Provided information
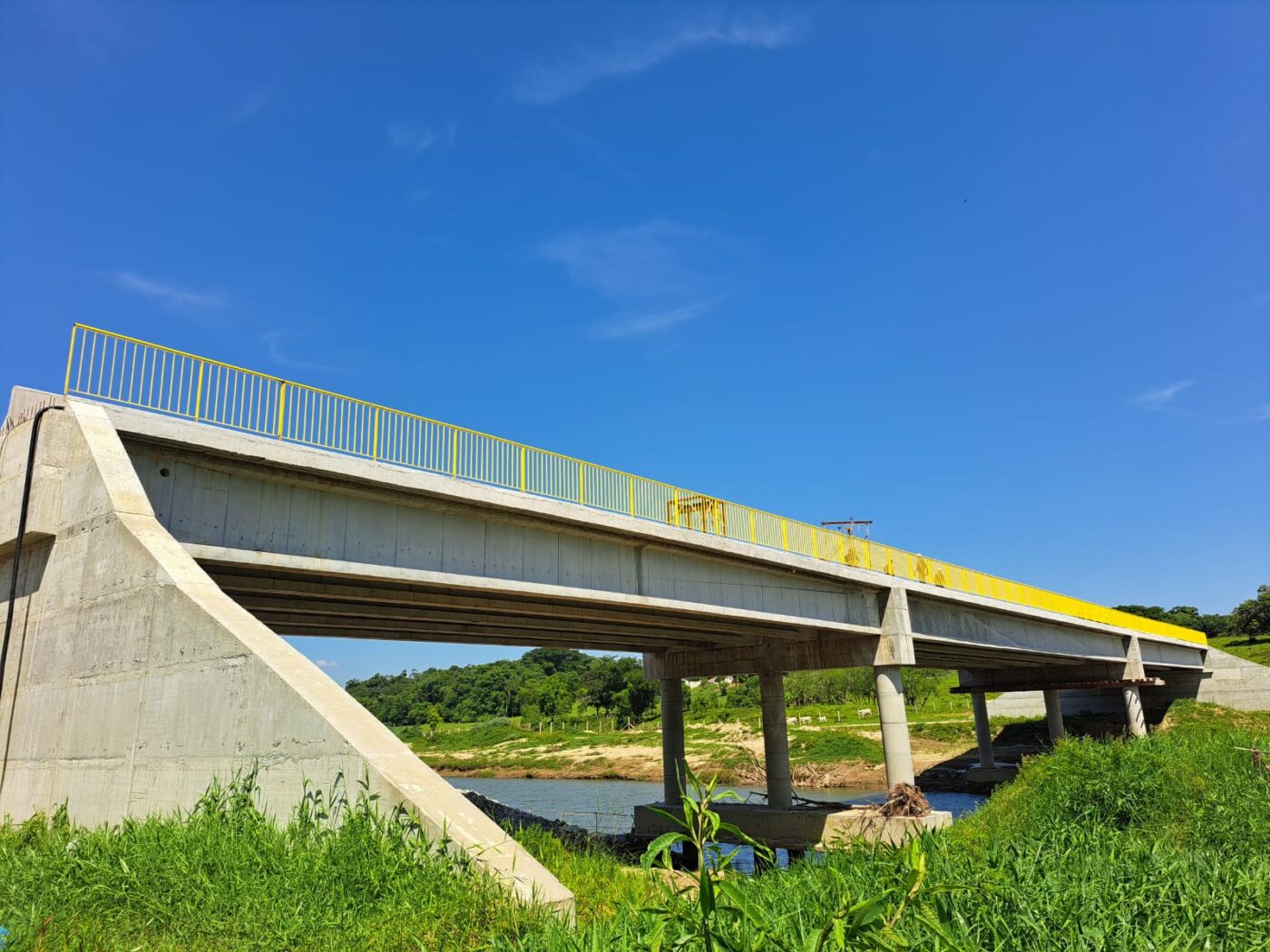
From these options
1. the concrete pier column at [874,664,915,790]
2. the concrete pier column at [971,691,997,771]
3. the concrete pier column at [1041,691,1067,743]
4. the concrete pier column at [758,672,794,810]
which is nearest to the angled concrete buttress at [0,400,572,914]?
the concrete pier column at [874,664,915,790]

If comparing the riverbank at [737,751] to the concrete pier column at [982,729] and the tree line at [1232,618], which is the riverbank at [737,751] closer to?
the concrete pier column at [982,729]

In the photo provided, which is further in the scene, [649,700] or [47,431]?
[649,700]

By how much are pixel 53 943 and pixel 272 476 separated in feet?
24.2

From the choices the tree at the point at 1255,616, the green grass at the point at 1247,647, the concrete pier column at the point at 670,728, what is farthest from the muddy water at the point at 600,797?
the tree at the point at 1255,616

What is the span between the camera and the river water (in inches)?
1399

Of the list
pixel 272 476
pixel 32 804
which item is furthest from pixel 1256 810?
pixel 32 804

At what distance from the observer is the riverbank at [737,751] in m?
52.3

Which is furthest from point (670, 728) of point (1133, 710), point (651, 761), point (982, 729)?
point (651, 761)

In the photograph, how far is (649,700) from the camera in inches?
3346

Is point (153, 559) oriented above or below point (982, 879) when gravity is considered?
above

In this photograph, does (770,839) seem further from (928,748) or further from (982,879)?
(928,748)

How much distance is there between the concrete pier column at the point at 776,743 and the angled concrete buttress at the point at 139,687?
1984cm

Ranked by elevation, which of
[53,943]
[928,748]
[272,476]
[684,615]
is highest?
[272,476]

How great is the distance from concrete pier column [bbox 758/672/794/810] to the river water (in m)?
7.42
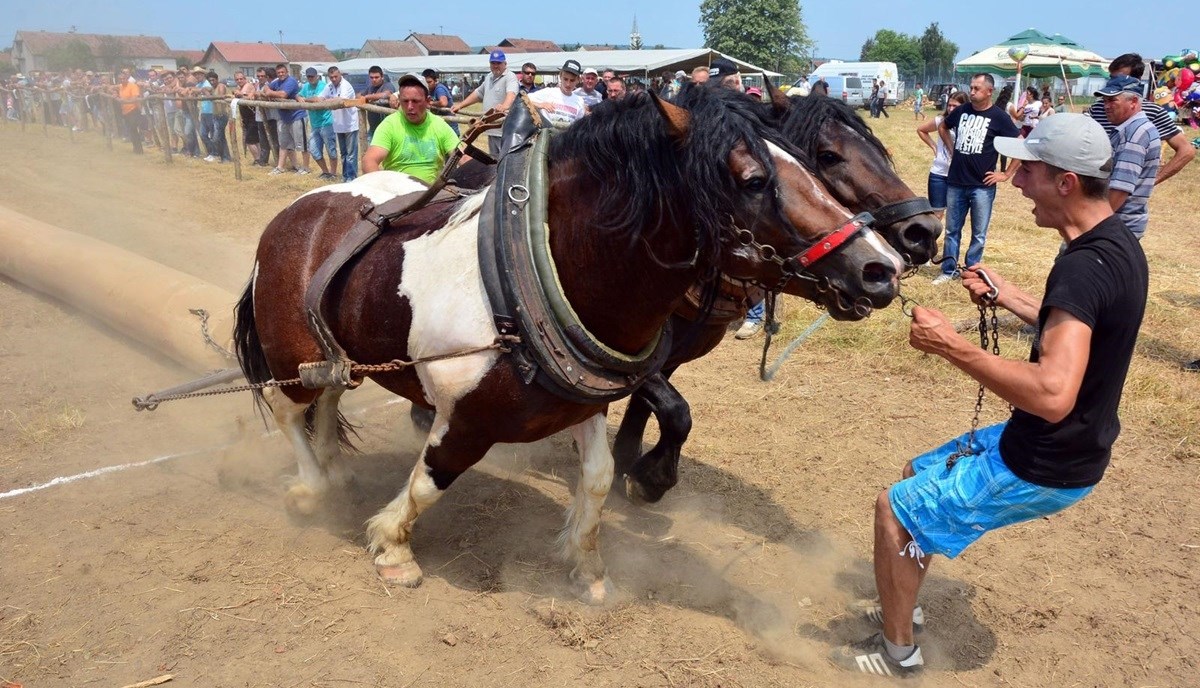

Directive
Copy all of the records above word for word, leaving out the pictures.

Output below
From these options
1. the concrete pier column at [874,664,915,790]
2. the concrete pier column at [971,691,997,771]
3. the concrete pier column at [1041,691,1067,743]
4. the concrete pier column at [758,672,794,810]
which is nearest to the angled concrete buttress at [0,400,572,914]?
the concrete pier column at [874,664,915,790]

If comparing the riverbank at [737,751] to the concrete pier column at [982,729] and the tree line at [1232,618], which is the riverbank at [737,751] closer to?
the concrete pier column at [982,729]

In the photo provided, which is further in the scene, [649,700] or [47,431]?
[649,700]

By how much are pixel 53 943 and pixel 272 476 separated in feet?
24.2

From the choices the tree at the point at 1255,616, the green grass at the point at 1247,647, the concrete pier column at the point at 670,728, what is farthest from the muddy water at the point at 600,797?
the tree at the point at 1255,616

What is the span between the camera and the river water (in inches)?
1399

Of the list
pixel 272 476
pixel 32 804
which item is furthest from pixel 1256 810?
pixel 32 804

At what distance from the observer is the riverbank at [737,751] in m?
52.3

Which is furthest from point (670, 728) of point (1133, 710), point (651, 761), point (982, 729)?
point (651, 761)

In the photograph, how far is (649,700) from the camera in inches?
3346

Is point (153, 559) oriented above or below point (982, 879) when gravity is considered?
above

In this photograph, does (770,839) seem further from (928,748) or further from (982,879)?
(928,748)

How much distance is there between the concrete pier column at the point at 776,743 and the angled concrete buttress at the point at 139,687?
1984cm

Ranked by elevation, which of
[53,943]
[928,748]
[272,476]
[684,615]
is highest?
[272,476]

How great is the distance from concrete pier column [bbox 758/672/794/810] to the river water (in m)?
7.42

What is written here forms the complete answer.